Because timeliness is critical, the Child and Youth Division triages cases according to the immediacy of the impact on the child. Mediations tend to be fast-tracked, and focus on the best interests of the child. The objective is to ensure the mediation is about the substantive impact on the child’s life and what can be done going forward. Ms. Scott noted that it is important for children and youth to participate in the process so their voices and opinions can be heard.
The program continued with a survey of recent human rights and constitutional cases related to education law. Panelists spoke about a Human Rights Tribunal of Ontario decision with respect to service dogs in schools, in which the tribunal found that the school board had met its procedural and substantive obligations when it refused to allow a student with autism to bring his dog to school (J.F. v. Waterloo Catholic District School Board,, 2017 HRTO 1121). The key takeaway from that case according to the panel was the importance of early engagement with parents about school boards’ obligation to investigate accommodation requests, and that independent and contextual evidence to support the decision-making process is key.

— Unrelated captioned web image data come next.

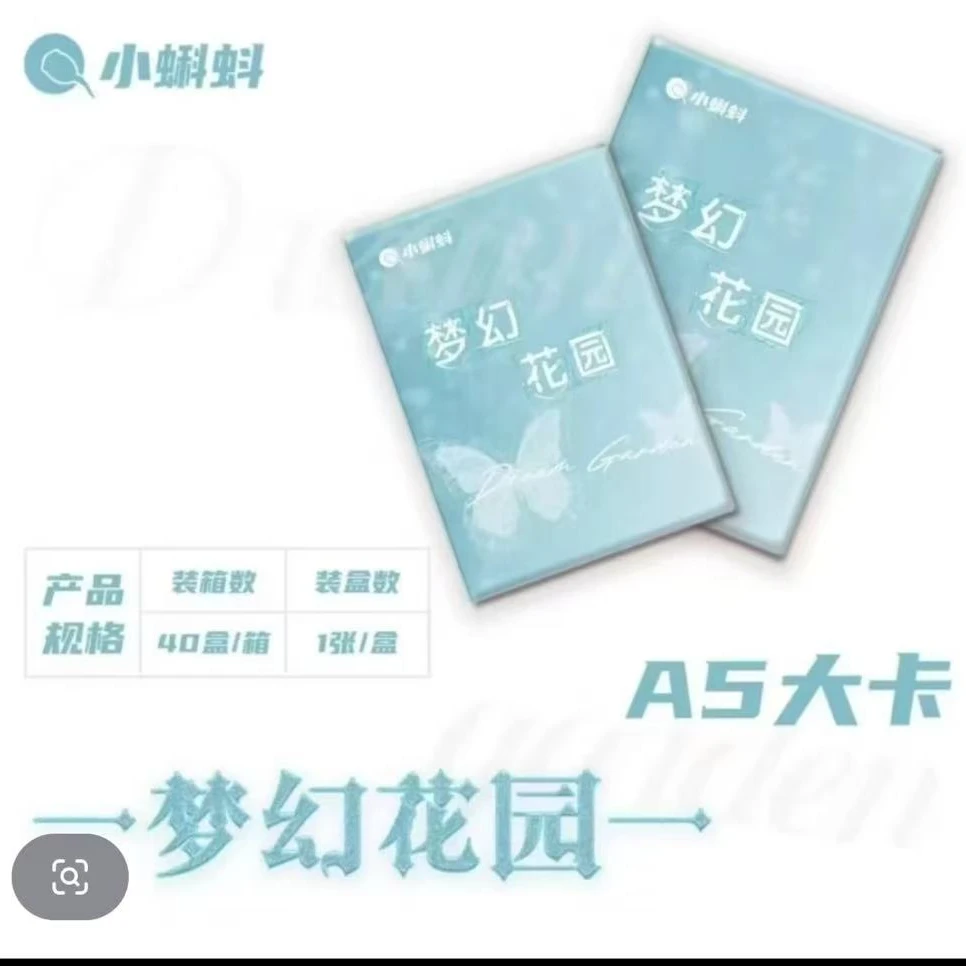 彩虹拆卡【梦幻花园】A5卡收藏卡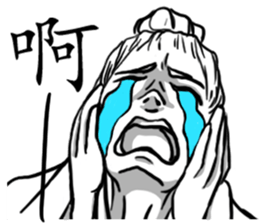 8356751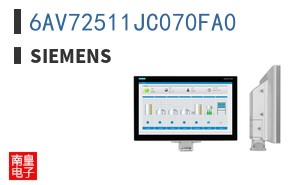 6AV72511JC070FA0
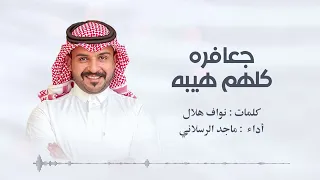 جعافره كلهم هيبه   ماجد الرسلاني        دندنها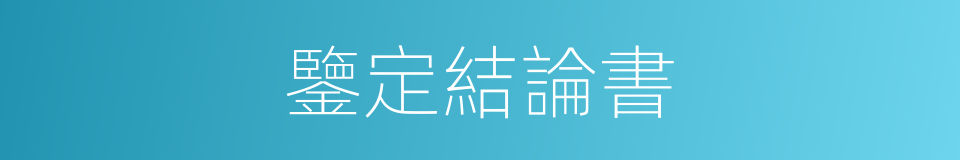 鑒定結論書的同義詞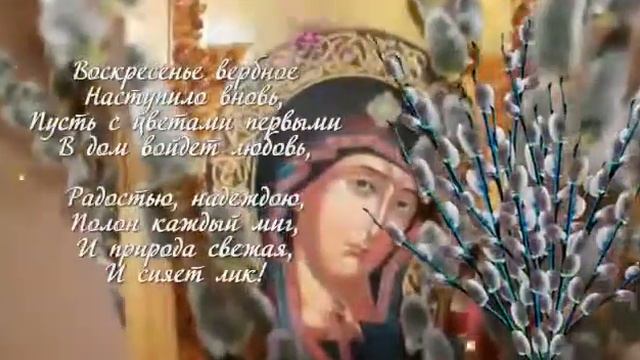 Поздравление С Вербным Воскресеньем 2018 04 01 0001 смотреть онлайн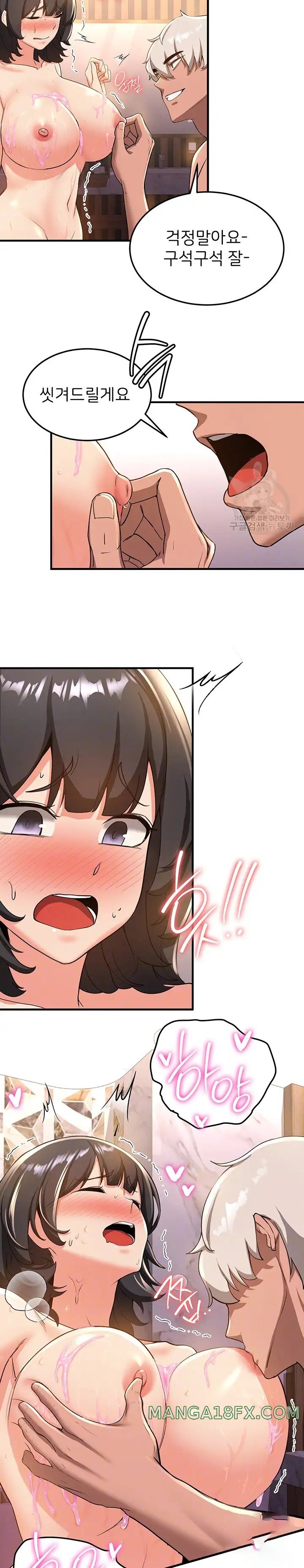 Your Girlfriend Amazing Raw Chapter 13 image 7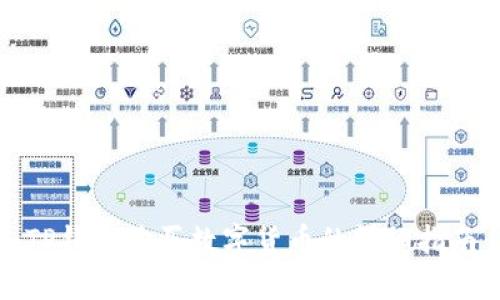TP钱包购买数字货币的详细指南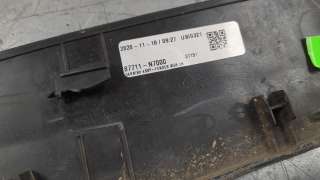 Recambio de aletin delantero izquierdo para hyundai tucson 2015- referencia OEM IAM 87711N7000  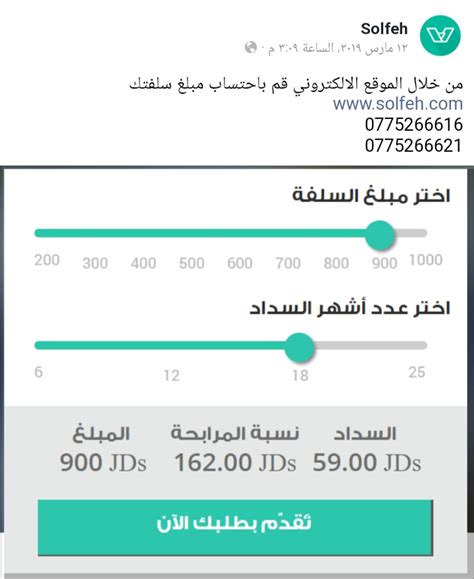 مزايا الحصول على تمويل سريع وبدون تحويل الراتب من منصة سلفا في 15 دقيقة فقط في المملكة العربية السعودية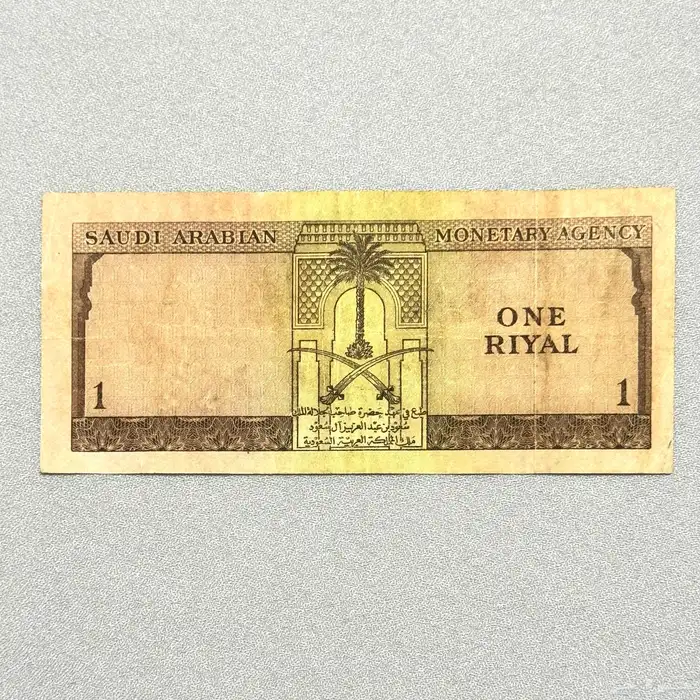 ريالات سعودية قديمة 5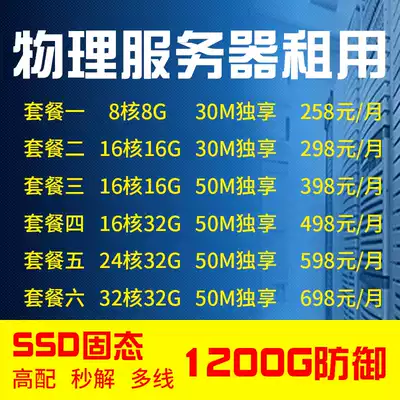 High anti-Second solution two-line server rental game website legendary game monthly bandwidth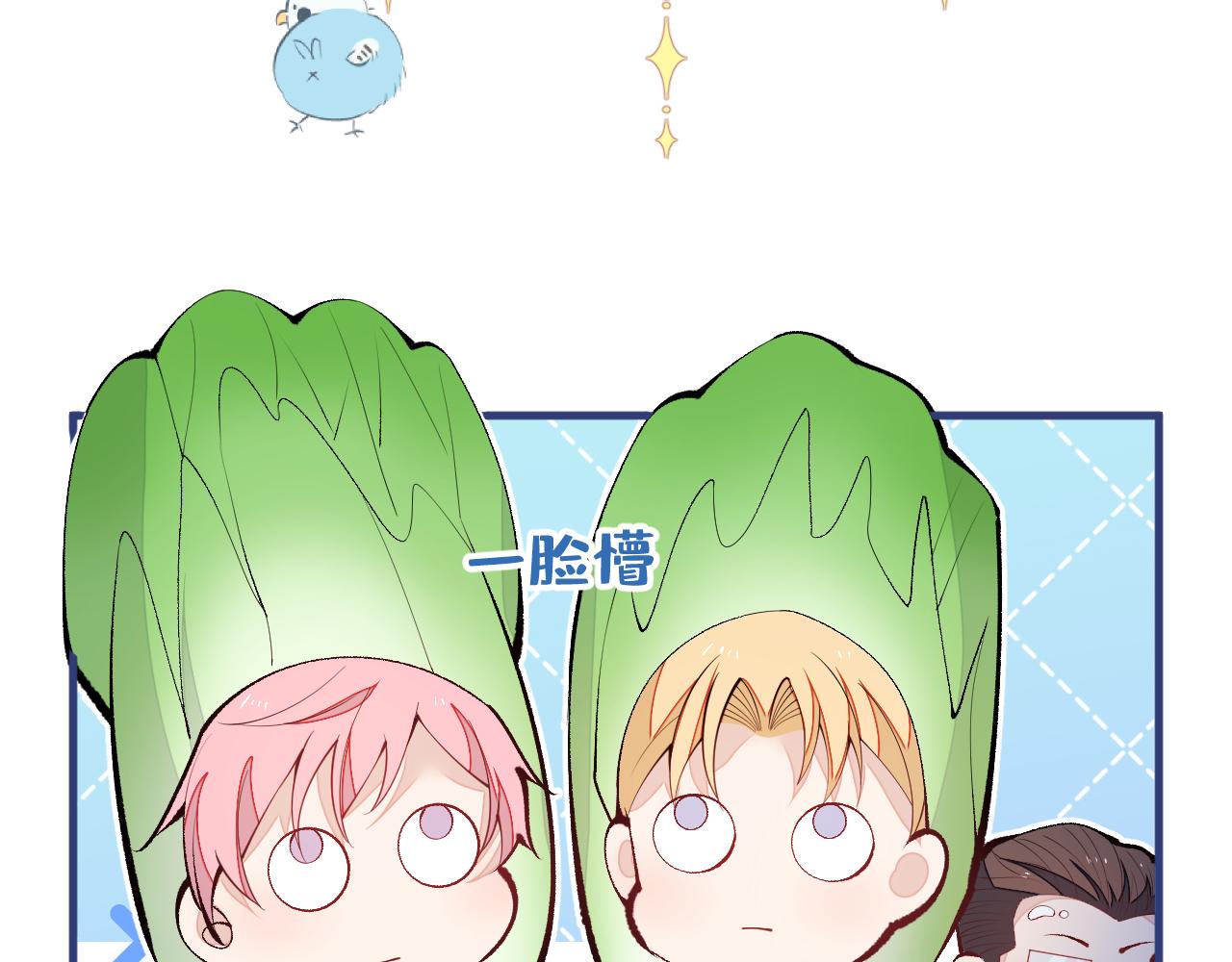 第153话 砍价能手余扒皮39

In another case, the Divisional Court awarded special damages to cover a portion of private school fees after a mother had withdrawn her child with multiple disabilities from a public school (L.B. v. Toronto District School Board et al, 2017 ONSC 2301). The court found that the school board had failed to sufficiently explore options with the parent to meet her child’s needs. The panelists noted that this case signals the importance of keeping a record of options explored by both school boards and parents when attempting to meet a student’s needs, even after a student has been withdrawn from the public school system.
Issues surrounding religious accommodation in the public school system and admission of students to separate schools rounded out the panel. In E.T. v. Hamilton-Wentworth District School Board, 2017 ONCA 893, a case at the intersection of equity/inclusion and parental choice, the Court of Appeal found that the school board’s decision not to accommodate a parent’s request that his children be exempt from certain parts of the curriculum did not infringe on the parent’s religious rights. No evidence was put forward to demonstrate that the parent’s ability to transmit his religious beliefs was being undermined by the school board. The panelists noted that the court left open the question of how far the Charter analysis framework set out by the Supreme Court in Doré/Loyola with respect to adjudicated administrative decisions applies to discretionary decisions of individual school administrators.
The event concluded with an overview of the constitutional law case of Good Spirit School Division No. 204 v Christ the Teacher Roman Catholic Separate School Division No. 212, 2017 SKQB 109. Following extensive historical evidence, Saskatchewan’s Court of Queen’s Bench found that the Catholic school board had no right to educate non-Catholics using public funds. The Court suspended its declaration of invalidity of the relevant legislative provisions until June 30, 2018. However, the Government of Saskatchewan has signaled its intention to invoke the notwithstanding clause of the Constitution to override the decision.
The panelists provided the audience many practical notions for working through human rights and constitutional issues in the education context. It will be interesting to see where some of these cases go next.
About the author
J-F is counsel at Ombudsman Ontario and a member of the OBA Education Section executive. His LLM research focuses on procedural fairness and student voice in education law.